Reproduce the material in full, unchanged.

_Provided records_.
-.-.-
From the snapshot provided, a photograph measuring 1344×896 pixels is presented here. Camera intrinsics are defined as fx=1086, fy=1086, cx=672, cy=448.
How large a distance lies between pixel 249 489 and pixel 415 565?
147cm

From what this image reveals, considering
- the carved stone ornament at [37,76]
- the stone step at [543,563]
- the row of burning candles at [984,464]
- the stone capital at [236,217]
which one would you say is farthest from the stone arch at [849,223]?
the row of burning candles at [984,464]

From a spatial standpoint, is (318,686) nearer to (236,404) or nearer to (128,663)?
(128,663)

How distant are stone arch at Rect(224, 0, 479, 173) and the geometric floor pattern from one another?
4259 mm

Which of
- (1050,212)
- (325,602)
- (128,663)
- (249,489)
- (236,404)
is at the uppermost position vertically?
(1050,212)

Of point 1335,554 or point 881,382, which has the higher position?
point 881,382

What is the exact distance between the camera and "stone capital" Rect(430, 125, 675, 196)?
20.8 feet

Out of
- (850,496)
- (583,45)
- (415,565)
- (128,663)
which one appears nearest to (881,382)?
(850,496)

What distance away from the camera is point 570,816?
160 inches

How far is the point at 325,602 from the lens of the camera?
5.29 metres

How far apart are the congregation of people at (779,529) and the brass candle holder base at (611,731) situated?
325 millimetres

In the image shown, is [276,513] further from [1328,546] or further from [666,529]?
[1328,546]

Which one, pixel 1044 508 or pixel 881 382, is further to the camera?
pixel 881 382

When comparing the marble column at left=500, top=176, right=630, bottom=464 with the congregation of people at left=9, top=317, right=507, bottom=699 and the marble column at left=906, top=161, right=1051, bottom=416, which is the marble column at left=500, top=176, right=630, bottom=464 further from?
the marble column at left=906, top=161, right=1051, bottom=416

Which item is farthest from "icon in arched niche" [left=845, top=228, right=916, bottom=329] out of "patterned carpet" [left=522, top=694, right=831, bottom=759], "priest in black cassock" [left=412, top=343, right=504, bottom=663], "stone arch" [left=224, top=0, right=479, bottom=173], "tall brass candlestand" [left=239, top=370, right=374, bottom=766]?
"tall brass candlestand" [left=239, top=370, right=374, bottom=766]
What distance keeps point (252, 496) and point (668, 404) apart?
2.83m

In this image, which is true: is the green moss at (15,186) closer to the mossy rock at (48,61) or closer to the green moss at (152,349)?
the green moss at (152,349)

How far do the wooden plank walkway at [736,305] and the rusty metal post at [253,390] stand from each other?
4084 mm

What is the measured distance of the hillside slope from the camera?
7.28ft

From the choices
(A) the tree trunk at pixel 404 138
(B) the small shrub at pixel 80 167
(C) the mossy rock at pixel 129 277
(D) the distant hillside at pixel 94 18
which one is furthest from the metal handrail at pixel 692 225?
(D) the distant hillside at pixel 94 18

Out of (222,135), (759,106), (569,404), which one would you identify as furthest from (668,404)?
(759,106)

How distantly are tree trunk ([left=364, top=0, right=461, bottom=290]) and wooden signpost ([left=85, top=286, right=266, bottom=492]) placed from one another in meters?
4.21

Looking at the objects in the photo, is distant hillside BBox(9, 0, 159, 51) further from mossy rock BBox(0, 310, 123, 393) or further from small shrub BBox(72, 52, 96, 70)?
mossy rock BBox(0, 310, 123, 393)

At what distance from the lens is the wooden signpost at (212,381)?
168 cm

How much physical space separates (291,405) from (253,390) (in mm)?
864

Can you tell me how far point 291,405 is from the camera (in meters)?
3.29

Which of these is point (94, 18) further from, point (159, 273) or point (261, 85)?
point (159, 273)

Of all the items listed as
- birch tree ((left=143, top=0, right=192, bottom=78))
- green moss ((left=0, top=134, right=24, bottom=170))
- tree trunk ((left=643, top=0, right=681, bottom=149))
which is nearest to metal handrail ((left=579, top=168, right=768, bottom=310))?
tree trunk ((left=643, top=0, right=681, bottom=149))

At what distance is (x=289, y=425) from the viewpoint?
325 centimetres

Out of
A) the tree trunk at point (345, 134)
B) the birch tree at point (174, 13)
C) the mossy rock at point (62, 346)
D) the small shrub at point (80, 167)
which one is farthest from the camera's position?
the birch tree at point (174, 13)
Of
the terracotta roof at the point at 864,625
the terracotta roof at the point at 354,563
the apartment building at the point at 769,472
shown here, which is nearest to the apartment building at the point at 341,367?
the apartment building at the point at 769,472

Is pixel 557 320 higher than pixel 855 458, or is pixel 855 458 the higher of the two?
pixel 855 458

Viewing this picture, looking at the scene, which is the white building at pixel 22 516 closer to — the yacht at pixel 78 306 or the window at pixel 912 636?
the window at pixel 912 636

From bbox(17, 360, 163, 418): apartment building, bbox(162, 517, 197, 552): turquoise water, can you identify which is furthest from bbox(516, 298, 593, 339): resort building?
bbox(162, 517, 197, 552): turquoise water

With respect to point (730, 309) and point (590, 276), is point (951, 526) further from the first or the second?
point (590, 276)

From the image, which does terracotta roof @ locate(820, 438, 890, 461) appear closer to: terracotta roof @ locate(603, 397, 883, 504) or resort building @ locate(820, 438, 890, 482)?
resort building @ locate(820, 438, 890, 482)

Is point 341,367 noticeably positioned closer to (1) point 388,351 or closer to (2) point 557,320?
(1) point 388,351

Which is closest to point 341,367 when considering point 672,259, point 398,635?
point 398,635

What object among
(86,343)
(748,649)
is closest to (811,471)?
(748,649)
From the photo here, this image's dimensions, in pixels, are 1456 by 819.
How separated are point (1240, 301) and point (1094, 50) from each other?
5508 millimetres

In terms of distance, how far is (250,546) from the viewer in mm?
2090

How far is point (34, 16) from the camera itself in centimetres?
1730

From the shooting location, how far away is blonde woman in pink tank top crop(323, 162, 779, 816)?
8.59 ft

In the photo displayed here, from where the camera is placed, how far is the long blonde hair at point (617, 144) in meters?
-.-.-
_Exercise solution_.
From the snapshot provided, a photograph measuring 1344×896 pixels is presented here. Camera intrinsics are defined as fx=1086, fy=1086, cx=672, cy=448.
How large a distance lies between pixel 249 489 and pixel 415 565?
147cm

From what this image reveals, considering
- the carved stone ornament at [37,76]
- the stone step at [543,563]
- the row of burning candles at [984,464]
- the stone capital at [236,217]
which one would you say is farthest from the stone arch at [849,223]?
the row of burning candles at [984,464]

From a spatial standpoint, is (318,686) nearer to (236,404) or nearer to (128,663)?
(128,663)

How distant are stone arch at Rect(224, 0, 479, 173) and the geometric floor pattern from one another?
4259 mm

Which of
- (1050,212)
- (325,602)
- (128,663)
- (249,489)
- (236,404)
is at the uppermost position vertically?
(1050,212)

Of point 1335,554 or point 881,382, which has the higher position?
point 881,382

What is the exact distance between the camera and "stone capital" Rect(430, 125, 675, 196)?
20.8 feet

Out of
- (850,496)
- (583,45)
- (415,565)
- (128,663)
which one appears nearest to (881,382)?
(850,496)

What distance away from the camera is point 570,816?
160 inches

How far is the point at 325,602 from the lens of the camera?
5.29 metres

How far apart are the congregation of people at (779,529) and the brass candle holder base at (611,731) situated?
325 millimetres

In the image shown, is [276,513] further from [1328,546] or further from [666,529]?
[1328,546]

Which one, pixel 1044 508 or pixel 881 382, is further to the camera?
pixel 881 382

When comparing the marble column at left=500, top=176, right=630, bottom=464 with the congregation of people at left=9, top=317, right=507, bottom=699 and the marble column at left=906, top=161, right=1051, bottom=416, which is the marble column at left=500, top=176, right=630, bottom=464 further from?
the marble column at left=906, top=161, right=1051, bottom=416

Which item is farthest from "icon in arched niche" [left=845, top=228, right=916, bottom=329] out of "patterned carpet" [left=522, top=694, right=831, bottom=759], "priest in black cassock" [left=412, top=343, right=504, bottom=663], "stone arch" [left=224, top=0, right=479, bottom=173], "tall brass candlestand" [left=239, top=370, right=374, bottom=766]?
"tall brass candlestand" [left=239, top=370, right=374, bottom=766]
What distance keeps point (252, 496) and point (668, 404) apart?
2.83m

In this image, which is true: is the green moss at (15,186) closer to the mossy rock at (48,61) or closer to the green moss at (152,349)?
the green moss at (152,349)

How far do the wooden plank walkway at [736,305] and the rusty metal post at [253,390] stand from each other?
4084 mm

What is the measured distance of the hillside slope from the camera?
7.28ft

From the choices
(A) the tree trunk at pixel 404 138
(B) the small shrub at pixel 80 167
(C) the mossy rock at pixel 129 277
(D) the distant hillside at pixel 94 18
which one is furthest from the metal handrail at pixel 692 225?
(D) the distant hillside at pixel 94 18

Out of (222,135), (759,106), (569,404), which one would you identify as furthest from (668,404)?
(759,106)

How distantly are tree trunk ([left=364, top=0, right=461, bottom=290]) and wooden signpost ([left=85, top=286, right=266, bottom=492]) placed from one another in meters?
4.21

Looking at the objects in the photo, is distant hillside BBox(9, 0, 159, 51) further from mossy rock BBox(0, 310, 123, 393) or further from small shrub BBox(72, 52, 96, 70)?
mossy rock BBox(0, 310, 123, 393)

At what distance from the lens is the wooden signpost at (212,381)?
168 cm

How much physical space separates (291,405) from (253,390) (in mm)?
864

Can you tell me how far point 291,405 is from the camera (in meters)?
3.29

Which of these is point (94, 18) further from, point (159, 273) or point (261, 85)?
point (159, 273)

Of all the items listed as
- birch tree ((left=143, top=0, right=192, bottom=78))
- green moss ((left=0, top=134, right=24, bottom=170))
- tree trunk ((left=643, top=0, right=681, bottom=149))
which is nearest to metal handrail ((left=579, top=168, right=768, bottom=310))?
tree trunk ((left=643, top=0, right=681, bottom=149))

At what distance is (x=289, y=425) from the viewpoint?
325 centimetres

Out of
A) the tree trunk at point (345, 134)
B) the birch tree at point (174, 13)
C) the mossy rock at point (62, 346)
D) the small shrub at point (80, 167)
which one is farthest from the camera's position?
the birch tree at point (174, 13)
Of
the terracotta roof at the point at 864,625
the terracotta roof at the point at 354,563
the apartment building at the point at 769,472
shown here, which is nearest to the apartment building at the point at 341,367?
the apartment building at the point at 769,472

Is pixel 557 320 higher than pixel 855 458, or is pixel 855 458 the higher of the two?
pixel 855 458

Viewing this picture, looking at the scene, which is the white building at pixel 22 516 closer to — the yacht at pixel 78 306 or the window at pixel 912 636?
the window at pixel 912 636

From bbox(17, 360, 163, 418): apartment building, bbox(162, 517, 197, 552): turquoise water, can you identify which is furthest from bbox(516, 298, 593, 339): resort building?
bbox(162, 517, 197, 552): turquoise water

With respect to point (730, 309) and point (590, 276), is point (951, 526) further from the first or the second?
point (590, 276)

From the image, which does terracotta roof @ locate(820, 438, 890, 461) appear closer to: terracotta roof @ locate(603, 397, 883, 504) or resort building @ locate(820, 438, 890, 482)?
resort building @ locate(820, 438, 890, 482)

Is point 341,367 noticeably positioned closer to (1) point 388,351 or closer to (2) point 557,320?
(1) point 388,351

Which is closest to point 341,367 when considering point 672,259, point 398,635?
point 398,635

What object among
(86,343)
(748,649)
is closest to (811,471)?
(748,649)
From the photo here, this image's dimensions, in pixels, are 1456 by 819.
How separated are point (1240, 301) and point (1094, 50) from each other?
5508 millimetres

In terms of distance, how far is (250,546) from the viewer in mm?
2090

How far is point (34, 16) from the camera itself in centimetres?
1730

From the shooting location, how far away is blonde woman in pink tank top crop(323, 162, 779, 816)?
8.59 ft

In the photo displayed here, from where the camera is placed, how far is the long blonde hair at point (617, 144) in meters?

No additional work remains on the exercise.